Configuration
Customize storage, embeddings, and advanced settings for your Cerebro deployment.
Environment Variables
All settings can be configured via environment variables. Set them in your shell profile, .env file, or directly in your MCP client configuration.

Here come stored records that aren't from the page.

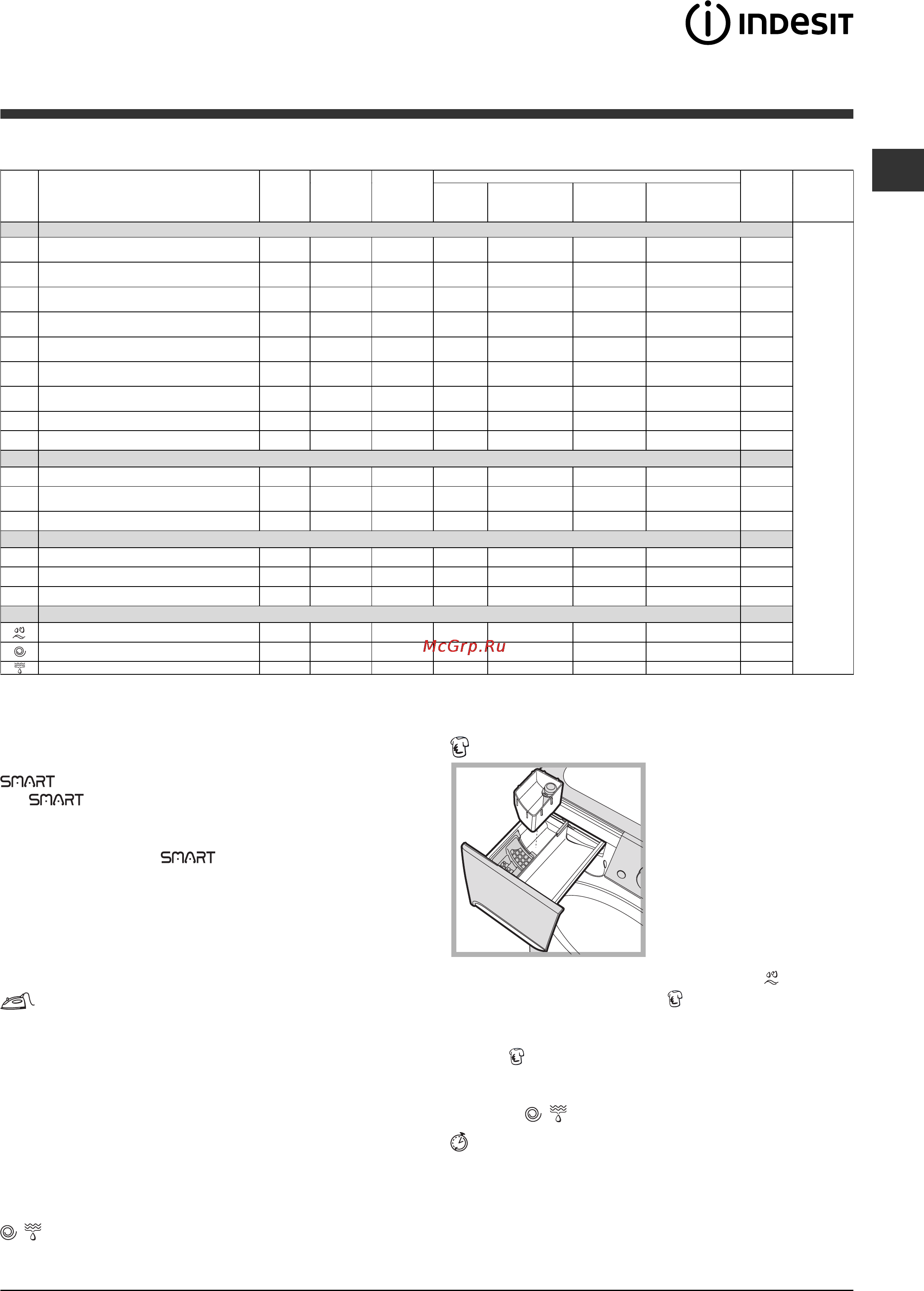 INDESIT

McGrp.Ru

SMART
SMART

SMART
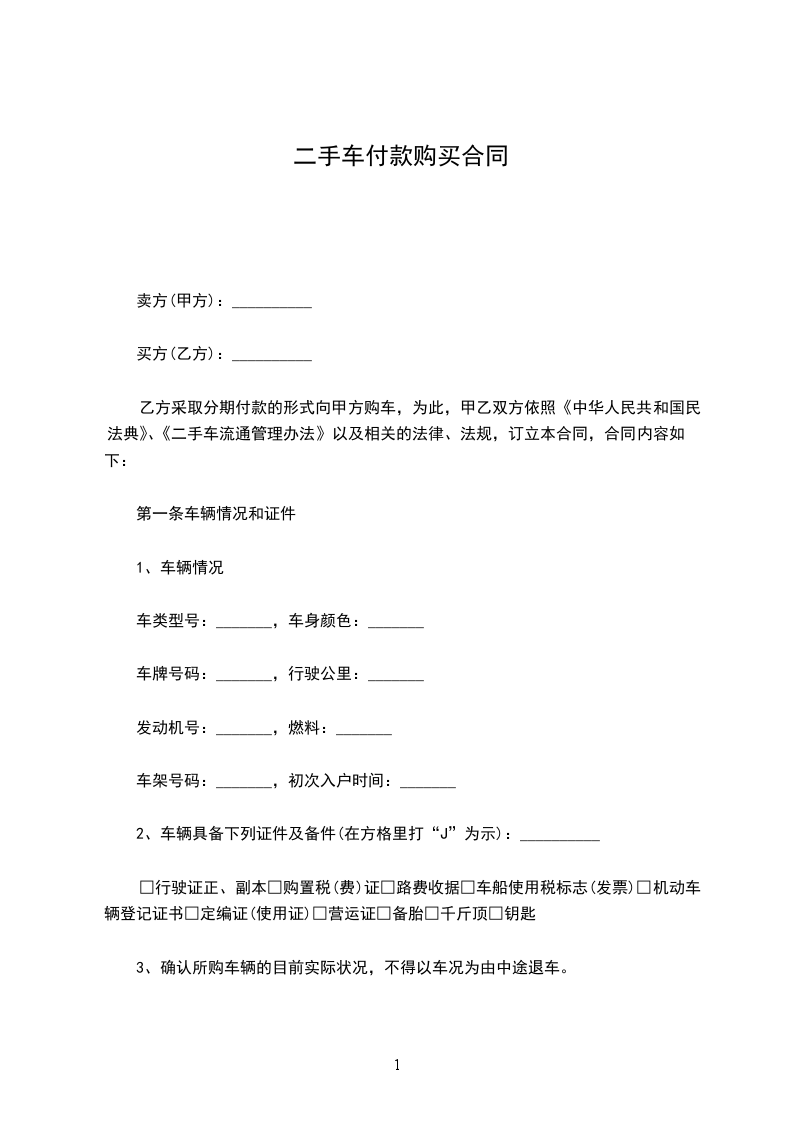 二手车付款购买合同

卖方(甲方)：__________

买方(乙方)：__________

乙方采取分期付款的形式向甲方购车，为此，甲乙双方依照《中华人民共和国民法典》、《二手车流通管理办法》以及相关的法律、法规，订立本合同，合同内容如下：

第一条车辆情况和证件

1、车辆情况

车类型号：_______，车身颜色：_______

车牌号码：_______，行驶公里：_______

发动机号：_______，燃料：_______

车架号码：_______，初次入户时间：_______

2、车辆具备下列证件及备件(在方格里打“J”为示)：__________

□行驶证正、副本□购置税(费)证□路费收据□车船使用税标志(发票)□机动车辆登记证书□定编证(使用证)□营运证□备胎□千斤顶□钥匙

3、确认所购车辆的目前实际状况，不得以车况为由中途退车。

1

| Variable | Default | Description |
|---|---|---|
CEREBRO_STORAGE_PATH | ~/.cerebro | Root directory for all Cerebro data including the SQLite database, FAISS index, and configuration files. |
CEREBRO_EMBEDDING_MODEL | all-MiniLM-L6-v2 | The sentence-transformers model used for semantic search embeddings. Changing this requires rebuilding the FAISS index. |
CEREBRO_EMBEDDING_DIMENSION | 384 | Dimension of the embedding vectors. Must match the chosen model. 384 for MiniLM, 768 for larger models. |
CEREBRO_LOG_LEVEL | INFO | Logging verbosity. Options: DEBUG, INFO, WARNING, ERROR, CRITICAL. |
CEREBRO_MAX_RESULTS | 20 | Default maximum number of results returned by search operations. |
CEREBRO_DECAY_ENABLED | true | Enable or disable the memory decay system that gradually reduces relevance of unused memories. |
CEREBRO_LICENSE_KEY | (none) | License key for Pro/Pro+ features. Only required for paid tier features. Free tier works without it. |
Storage Options
Cerebro stores all data locally. You can use the default location, a custom directory, or a network-attached storage (NAS) path.
Local Filesystem (Default)
The default storage path is ~/.cerebro. All data stays on your machine.
CEREBRO_STORAGE_PATH=~/.cerebroCustom Directory
Point to any directory with sufficient storage:
CEREBRO_STORAGE_PATH=/data/cerebroNetwork-Attached Storage (NAS)
Mount your NAS and point Cerebro to it for centralized storage accessible from multiple machines:
# Mount your NAS first
sudo mount -t nfs nas-ip:/share /mnt/nas
# Point Cerebro to the NAS path
CEREBRO_STORAGE_PATH=/mnt/nas/cerebro# Map network drive first
net use Z: \\NAS-IP\share
# Point Cerebro to the mapped drive
CEREBRO_STORAGE_PATH=Z:\cerebroEmbedding Configuration
Cerebro uses sentence-transformers for semantic search. The default model provides a good balance of speed and accuracy.
Default Model (Recommended)
CEREBRO_EMBEDDING_MODEL=all-MiniLM-L6-v2
CEREBRO_EMBEDDING_DIMENSION=384Higher Accuracy Model
Use a larger model for better semantic accuracy at the cost of more memory and slower indexing:
CEREBRO_EMBEDDING_MODEL=all-mpnet-base-v2
CEREBRO_EMBEDDING_DIMENSION=768Warning: Changing the embedding model requires rebuilding the FAISS index. Run cerebro rebuild-index after changing the model.
Full Example Configuration
A complete MCP client config with all common options:
{
"mcpServers": {
"cerebro": {
"command": "cerebro",
"args": ["serve"],
"env": {
"CEREBRO_STORAGE_PATH": "/path/to/storage",
"CEREBRO_EMBEDDING_MODEL": "all-MiniLM-L6-v2",
"CEREBRO_EMBEDDING_DIMENSION": "384",
"CEREBRO_LOG_LEVEL": "INFO",
"CEREBRO_MAX_RESULTS": "20",
"CEREBRO_DECAY_ENABLED": "true"
}
}
}
}Docker Deployment
For Pro and Pro+ users, Cerebro can run as a Docker container:
services:
cerebro:
image: professorlow/cerebro:latest
environment:
- CEREBRO_LICENSE_KEY=your-license-key
- CEREBRO_STORAGE_PATH=/data
volumes:
- cerebro-data:/data
ports:
- "8420:8420"
restart: unless-stopped
volumes:
cerebro-data:Start with docker compose up -d. The container exposes port 8420 for the MCP server.